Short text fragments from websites
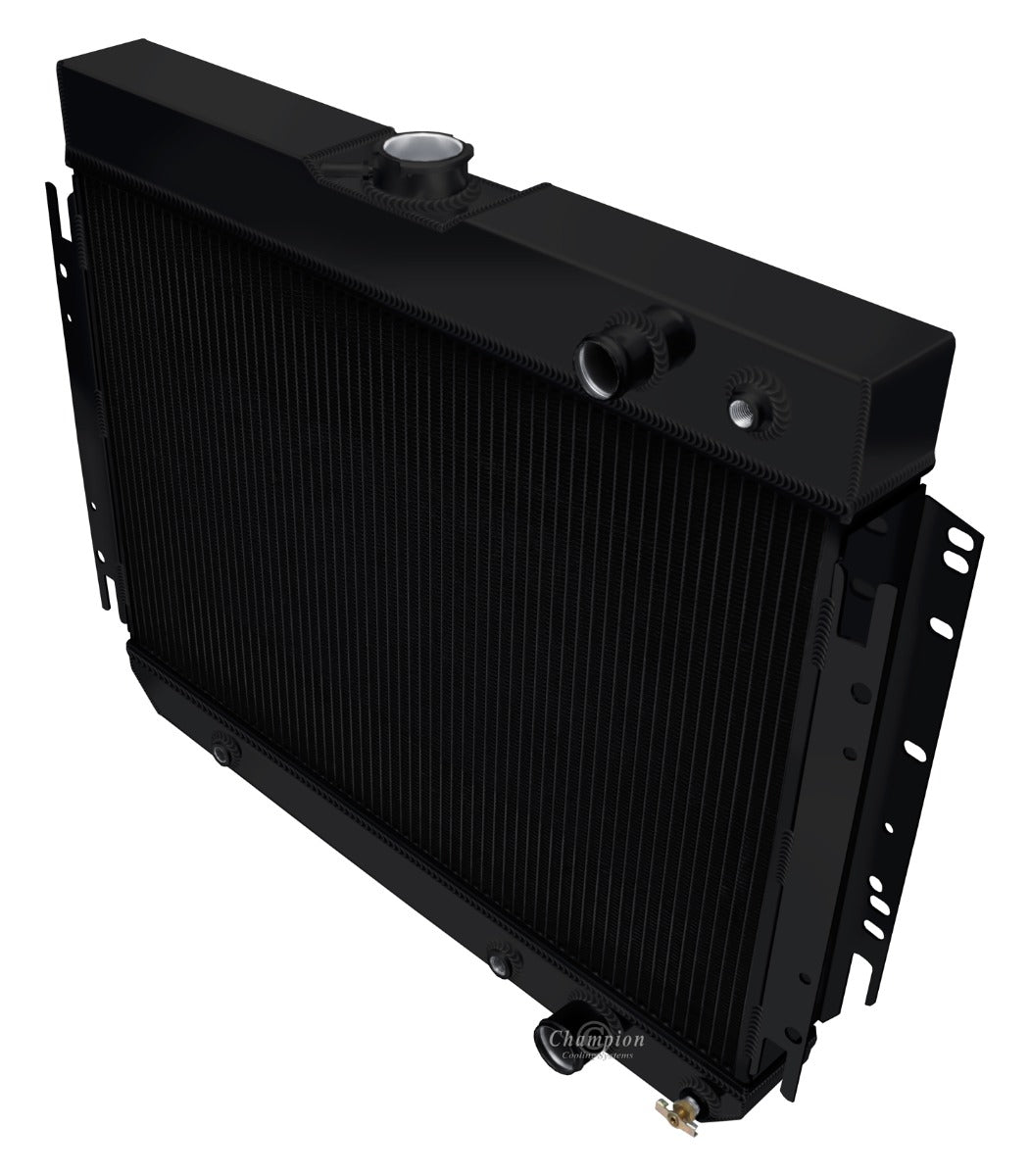 1964-1967 Chevelle LS Swap 3-Row Radiator, Shroud, Dual Fan Combo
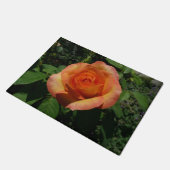 Paillasson Peach Rose Orange Floral Photographie (Incliné)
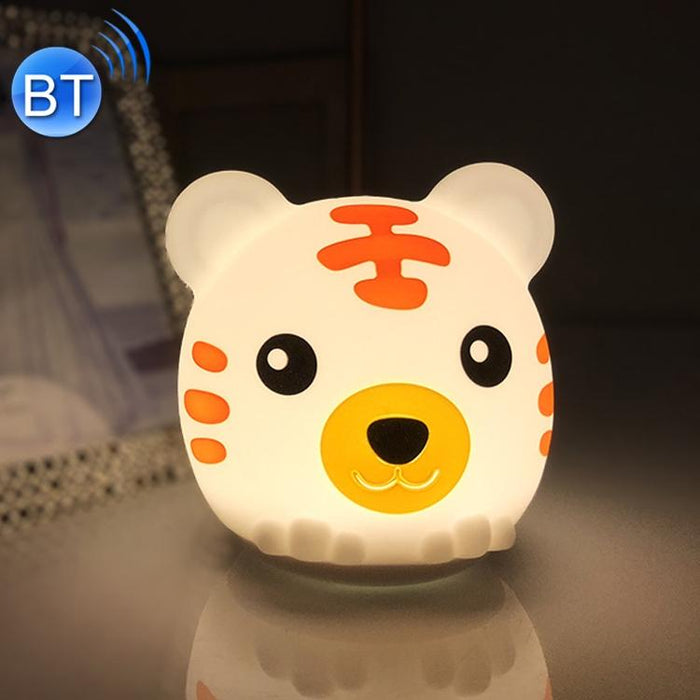 Da006 Colourful Tiger Night Light W / Bluetooth Speaker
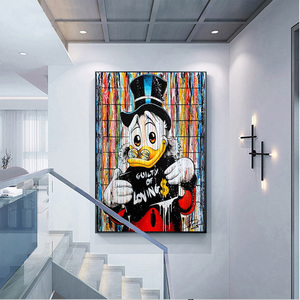 Affiches et impressions d'art de rue graffiti moderne, peinture sur <span class=keywords><strong>toile</strong></span>, images murales, vente en gros, impressions sur <span class=keywords><strong>toile</strong></span> modernes personnalisées - Product Image 3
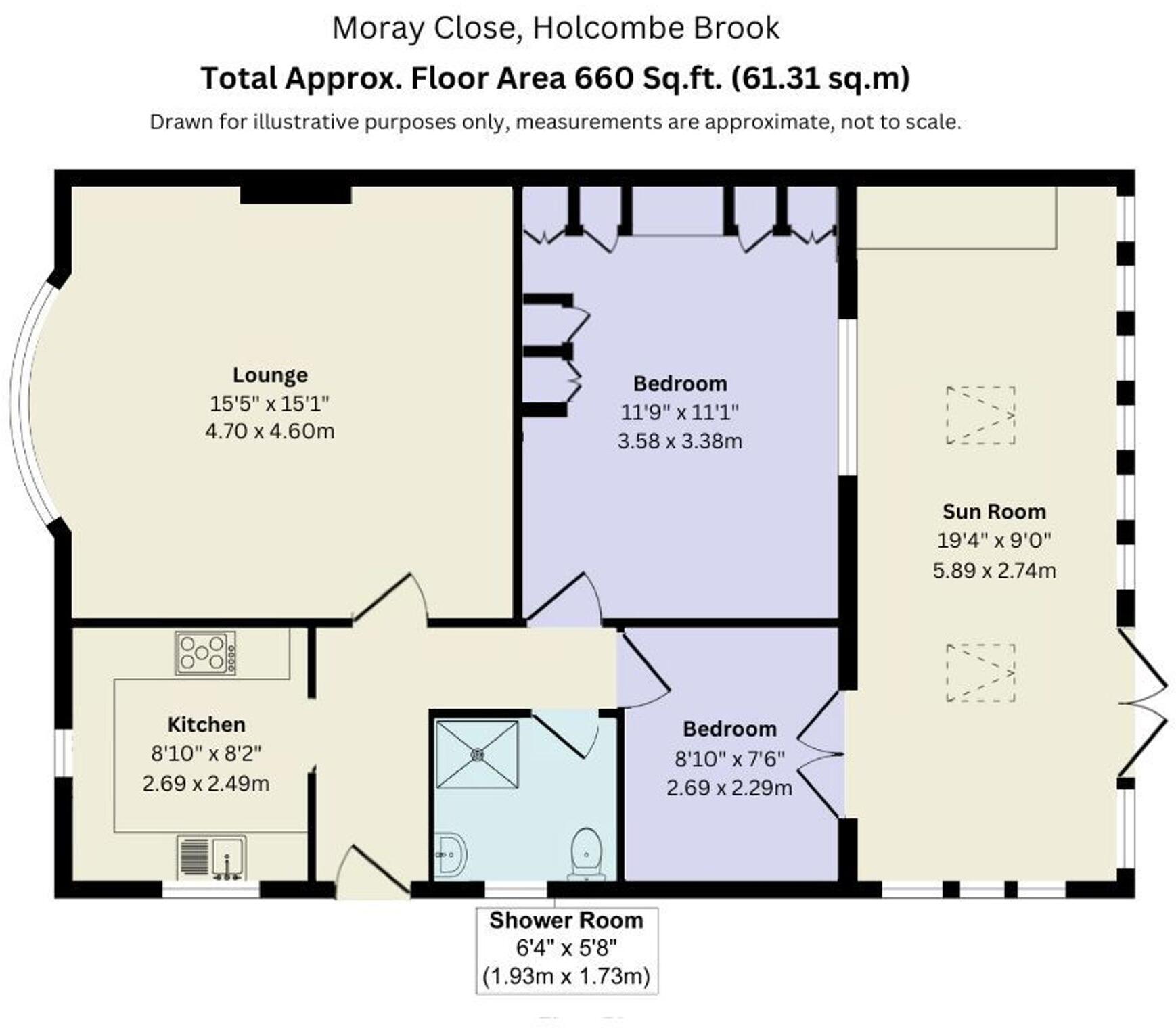 Moray Close, Ramsbottom floorplan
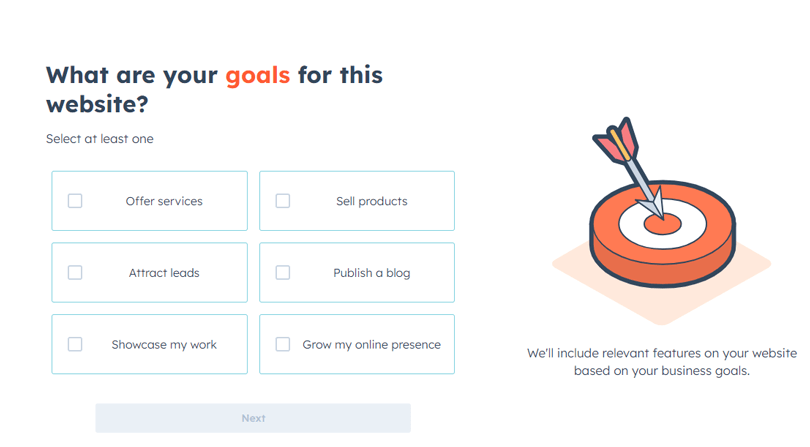 Select your Goals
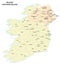 Administrative map of Ireland and Northern Ireland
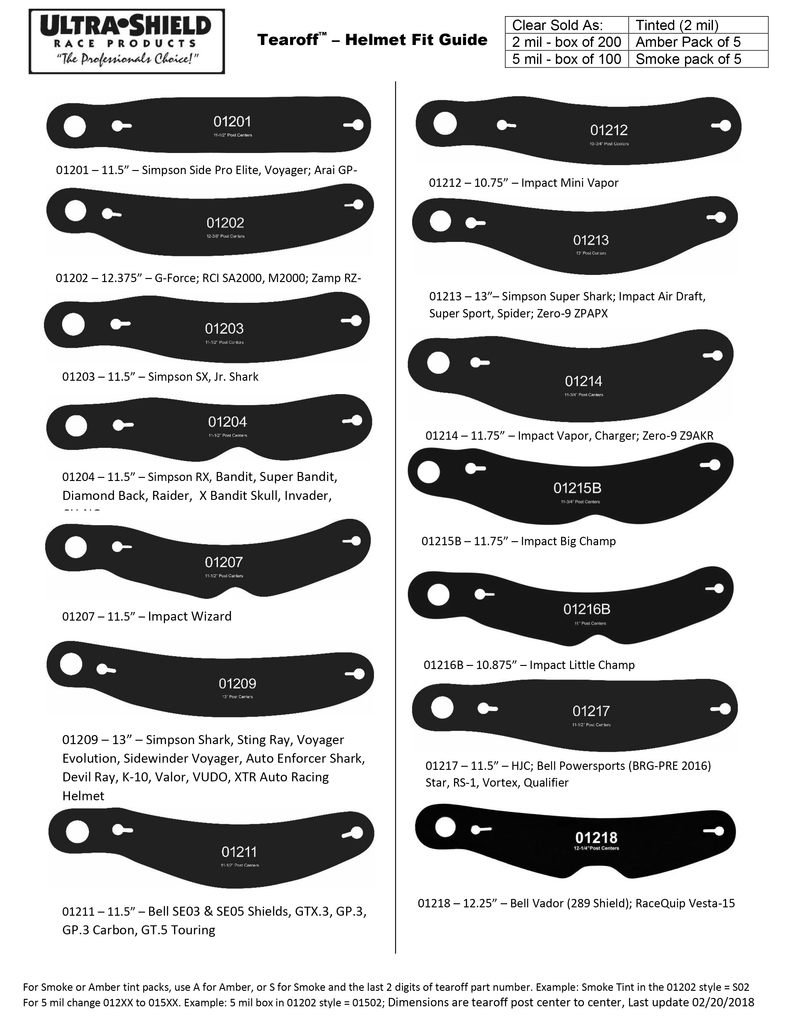 Ultra Shield TearOffs – Kreitz Oval Track Parts Ultra Shield TearOffs – Kreitz Oval Track Parts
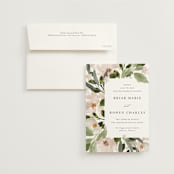 "petal toss" - Save the Dates in Cream by Angela Marzuki - Save the Date with Envelope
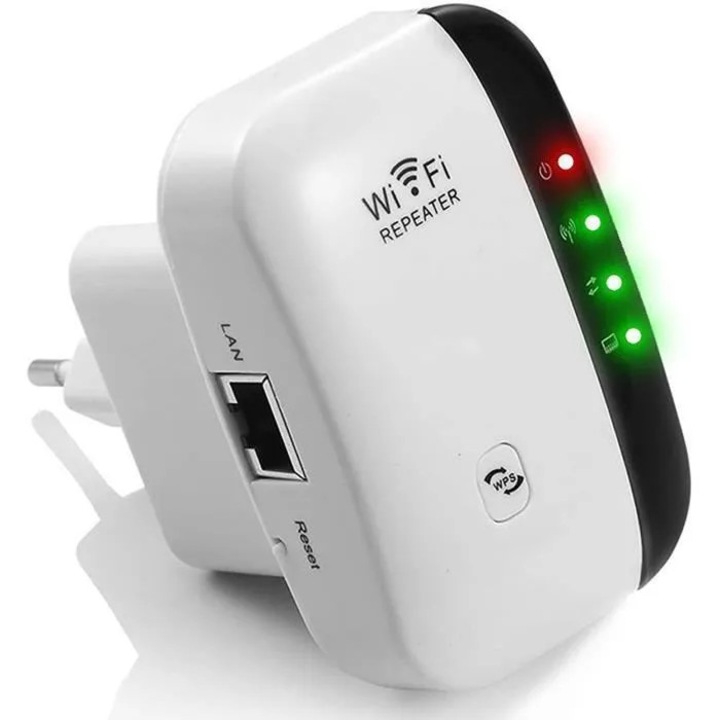 Amplificator semnal Wi-Fi 300 Mbps, 2.4 GHz, multifunctional, compact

- What you should do
From the line holding "Administrative map of" to the final line of the data above, give each line again exactly, both ends included, and drop the pictures.

- Output for this exercise
 Administrative map of Ireland and Northern Ireland
 Ultra Shield TearOffs – Kreitz Oval Track Parts Ultra Shield TearOffs – Kreitz Oval Track Parts
 "petal toss" - Save the Dates in Cream by Angela Marzuki - Save the Date with Envelope
 Amplificator semnal Wi-Fi 300 Mbps, 2.4 GHz, multifunctional, compact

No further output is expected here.